From the passage on the Braves' infielders, extract the words from "Second Base: Lance" to "runs in Double-A." with no changes.

» PASSAGE PROVIDED:
--*--

Second Base: Lance Zawadzki
Zawadzki’s a former Padre who went 7 for 35 in limited time with San Diego in 2010, though he’s been a career minor leaguer outside of that. But there’s no need to worry about this position for Atlanta, as former All-Star Dan Uggla has started all of the Braves’ 70 games at second this year. 2010 fifth-round pick Philip Gosselin could make his way up here eventually, but he’s hitting .260 with no home runs in Double-A.
Shortstop: Tyler Pastornicky, Josh Wilson
The 22-year-old Pastornicky was Atlanta’s opening-day shortstop, but the Braves sent him back to Triple-A after a .248 average in 45 games. It likely won’t be the last time Pastornicky steps on a major league field – and honestly, the move shows long-term faith in the shortstop. Pastornicky could have stayed in the major leagues in place of the .175-hitting Jack Wilson, but Atlanta would prefer regular at-bats for Pastornicky. Meanwhile, Josh Wilson (no relation) is a long-time veteran who once played for nine teams in a four-year span. He played in 60 games with Arizona and Milwaukee last year, though he’s just a .227 career big league hitter with nine home runs. Another top prospect, Andrelton Simmons, has become Atlanta’s regular starter. And he’s performed quite well, with a .323/.368/.500 slash line in 18 games.
Third Base: Ruben Gotay
This was Joey Terdoslavich’s position for most of the season, but the 23-year-old hit just .180 in 53 games before being reassigned to Double-A. Terdoslavich broke a Carolina League record last season with 52 doubles and was so impressive that he originally skipped Double-A, but it turns out the jump was a bit too high to handle. So it’s now manned by the veteran Gotay, who’s only 7 for 42 in 13 games. Former Louisville Bats infielder Juan Francisco currently owns the position of Chipper Jones’ backup in the major leagues, where he’s posted just a .243 on-base percentage, but it doesn’t appear his job’s in any sort of jeopardy.

--*--

» DATA EXTRACT:
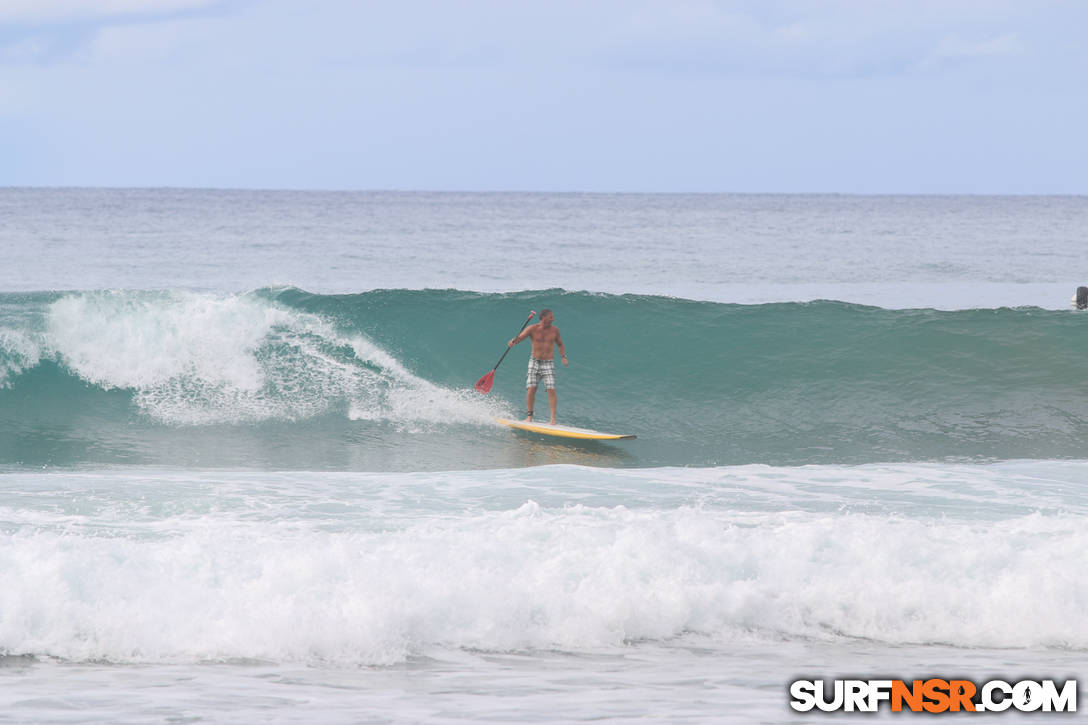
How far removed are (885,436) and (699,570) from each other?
677 cm

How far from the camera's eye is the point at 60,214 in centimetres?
5950

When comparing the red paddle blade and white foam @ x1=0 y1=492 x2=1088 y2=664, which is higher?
the red paddle blade

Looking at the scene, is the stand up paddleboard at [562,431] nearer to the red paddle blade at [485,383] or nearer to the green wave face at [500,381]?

--*--

» SOLUTION FOR THIS EXERCISE:
Second Base: Lance Zawadzki
Zawadzki’s a former Padre who went 7 for 35 in limited time with San Diego in 2010, though he’s been a career minor leaguer outside of that. But there’s no need to worry about this position for Atlanta, as former All-Star Dan Uggla has started all of the Braves’ 70 games at second this year. 2010 fifth-round pick Philip Gosselin could make his way up here eventually, but he’s hitting .260 with no home runs in Double-A.